● Direction:
Return the records in full, exactly as given.

● Supplied data:
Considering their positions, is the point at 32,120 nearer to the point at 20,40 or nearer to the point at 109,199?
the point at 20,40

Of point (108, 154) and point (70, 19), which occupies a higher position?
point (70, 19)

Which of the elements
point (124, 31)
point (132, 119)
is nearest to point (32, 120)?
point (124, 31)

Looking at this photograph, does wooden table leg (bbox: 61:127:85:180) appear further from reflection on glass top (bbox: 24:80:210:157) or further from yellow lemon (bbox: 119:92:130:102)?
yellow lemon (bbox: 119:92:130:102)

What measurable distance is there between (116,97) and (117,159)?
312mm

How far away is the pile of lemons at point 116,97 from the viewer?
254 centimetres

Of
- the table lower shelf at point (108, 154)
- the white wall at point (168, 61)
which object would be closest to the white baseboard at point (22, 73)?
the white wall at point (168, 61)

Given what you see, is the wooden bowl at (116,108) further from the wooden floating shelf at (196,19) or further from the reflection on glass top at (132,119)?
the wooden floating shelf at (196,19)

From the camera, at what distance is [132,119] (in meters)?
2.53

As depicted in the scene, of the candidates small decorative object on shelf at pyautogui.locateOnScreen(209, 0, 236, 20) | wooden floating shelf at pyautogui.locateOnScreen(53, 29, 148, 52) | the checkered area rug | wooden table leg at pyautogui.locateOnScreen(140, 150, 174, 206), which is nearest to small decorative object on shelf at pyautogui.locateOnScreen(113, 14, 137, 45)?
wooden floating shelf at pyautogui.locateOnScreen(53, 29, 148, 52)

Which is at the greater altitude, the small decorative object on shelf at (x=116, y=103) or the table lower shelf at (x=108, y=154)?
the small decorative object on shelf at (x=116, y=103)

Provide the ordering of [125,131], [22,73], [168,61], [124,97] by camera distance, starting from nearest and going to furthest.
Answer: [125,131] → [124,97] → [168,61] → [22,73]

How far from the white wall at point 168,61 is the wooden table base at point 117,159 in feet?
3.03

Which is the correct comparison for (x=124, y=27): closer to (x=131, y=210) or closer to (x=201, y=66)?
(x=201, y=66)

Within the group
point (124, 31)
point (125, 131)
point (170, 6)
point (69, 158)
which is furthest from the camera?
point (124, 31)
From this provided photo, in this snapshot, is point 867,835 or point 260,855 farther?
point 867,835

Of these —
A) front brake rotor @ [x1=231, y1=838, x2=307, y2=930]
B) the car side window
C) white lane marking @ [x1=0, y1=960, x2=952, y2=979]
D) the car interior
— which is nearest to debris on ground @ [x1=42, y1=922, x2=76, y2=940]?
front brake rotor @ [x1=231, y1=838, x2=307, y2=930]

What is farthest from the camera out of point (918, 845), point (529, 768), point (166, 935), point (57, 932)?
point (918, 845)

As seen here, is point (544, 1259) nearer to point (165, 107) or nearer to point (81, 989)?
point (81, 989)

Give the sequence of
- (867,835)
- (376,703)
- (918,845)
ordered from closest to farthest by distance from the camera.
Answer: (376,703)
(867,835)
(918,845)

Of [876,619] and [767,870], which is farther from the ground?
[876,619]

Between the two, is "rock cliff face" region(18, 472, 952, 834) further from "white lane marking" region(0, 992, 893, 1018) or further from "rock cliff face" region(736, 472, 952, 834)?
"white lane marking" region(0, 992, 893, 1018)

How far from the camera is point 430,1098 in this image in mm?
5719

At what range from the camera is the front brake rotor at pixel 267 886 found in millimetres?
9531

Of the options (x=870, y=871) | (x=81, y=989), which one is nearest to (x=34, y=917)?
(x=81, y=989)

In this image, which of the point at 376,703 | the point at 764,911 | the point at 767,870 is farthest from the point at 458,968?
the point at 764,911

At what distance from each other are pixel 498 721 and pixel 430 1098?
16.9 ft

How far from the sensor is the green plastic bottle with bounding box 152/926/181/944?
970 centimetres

● Result for this task:
Considering their positions, is the point at 32,120 nearer to the point at 20,40 or nearer to the point at 109,199?
the point at 20,40

Of point (108, 154) and point (70, 19), which occupies a higher position?
point (70, 19)

Which of the elements
point (124, 31)
point (132, 119)
is nearest to point (32, 120)?
point (124, 31)

Looking at this photograph, does wooden table leg (bbox: 61:127:85:180) appear further from reflection on glass top (bbox: 24:80:210:157) or further from yellow lemon (bbox: 119:92:130:102)?
yellow lemon (bbox: 119:92:130:102)

What measurable distance is there between (116,97) and (117,159)?
312mm

How far away is the pile of lemons at point 116,97 from the viewer?
254 centimetres

Of
- the table lower shelf at point (108, 154)
- the white wall at point (168, 61)
which object would be closest to the white baseboard at point (22, 73)?
the white wall at point (168, 61)

Given what you see, is the wooden bowl at (116,108) further from the wooden floating shelf at (196,19) or further from the reflection on glass top at (132,119)?
the wooden floating shelf at (196,19)

From the camera, at what distance is [132,119] (in meters)?
2.53

As depicted in the scene, of the candidates small decorative object on shelf at pyautogui.locateOnScreen(209, 0, 236, 20) | wooden floating shelf at pyautogui.locateOnScreen(53, 29, 148, 52) | the checkered area rug | wooden table leg at pyautogui.locateOnScreen(140, 150, 174, 206), which is nearest to small decorative object on shelf at pyautogui.locateOnScreen(113, 14, 137, 45)?
wooden floating shelf at pyautogui.locateOnScreen(53, 29, 148, 52)

Which is at the greater altitude, the small decorative object on shelf at (x=116, y=103) or the table lower shelf at (x=108, y=154)?
the small decorative object on shelf at (x=116, y=103)

Provide the ordering of [125,131], [22,73], [168,61], [124,97] by camera distance, starting from nearest and going to furthest.
Answer: [125,131] → [124,97] → [168,61] → [22,73]

How far from the white wall at point 168,61 is the wooden table base at point 117,159 in feet?
3.03

Which is the correct comparison for (x=124, y=27): closer to (x=131, y=210) or closer to (x=201, y=66)?
(x=201, y=66)

Within the group
point (124, 31)
point (125, 131)
point (170, 6)
point (69, 158)
which is furthest from the camera?
point (124, 31)
From this provided photo, in this snapshot, is point 867,835 or point 260,855 farther?
point 867,835

Of these —
A) front brake rotor @ [x1=231, y1=838, x2=307, y2=930]
B) the car side window
C) white lane marking @ [x1=0, y1=960, x2=952, y2=979]
D) the car interior
— which is nearest to debris on ground @ [x1=42, y1=922, x2=76, y2=940]?
front brake rotor @ [x1=231, y1=838, x2=307, y2=930]

What is farthest from the camera out of point (918, 845), point (529, 768), point (166, 935), point (57, 932)?
point (918, 845)

As seen here, is point (544, 1259) nearer to point (165, 107) or nearer to point (81, 989)?
point (81, 989)

Give the sequence of
- (867,835)
- (376,703)
- (918,845)
ordered from closest to farthest by distance from the camera.
Answer: (376,703)
(867,835)
(918,845)

Of [876,619] and [767,870], which is farther from the ground?
[876,619]

Between the two, is "rock cliff face" region(18, 472, 952, 834) further from "white lane marking" region(0, 992, 893, 1018) or further from "rock cliff face" region(736, 472, 952, 834)?
"white lane marking" region(0, 992, 893, 1018)

How far from the camera is point 430,1098 in this image in mm?
5719

At what range from the camera is the front brake rotor at pixel 267 886 found in millimetres?
9531

Of the options (x=870, y=871) | (x=81, y=989), which one is nearest to (x=34, y=917)?
(x=81, y=989)

In this image, which of the point at 376,703 | the point at 764,911 | the point at 767,870 is farthest from the point at 458,968?
the point at 764,911

At what distance from each other are pixel 498 721 and pixel 430 1098?
16.9 ft

How far from the sensor is the green plastic bottle with bounding box 152/926/181/944?
970 centimetres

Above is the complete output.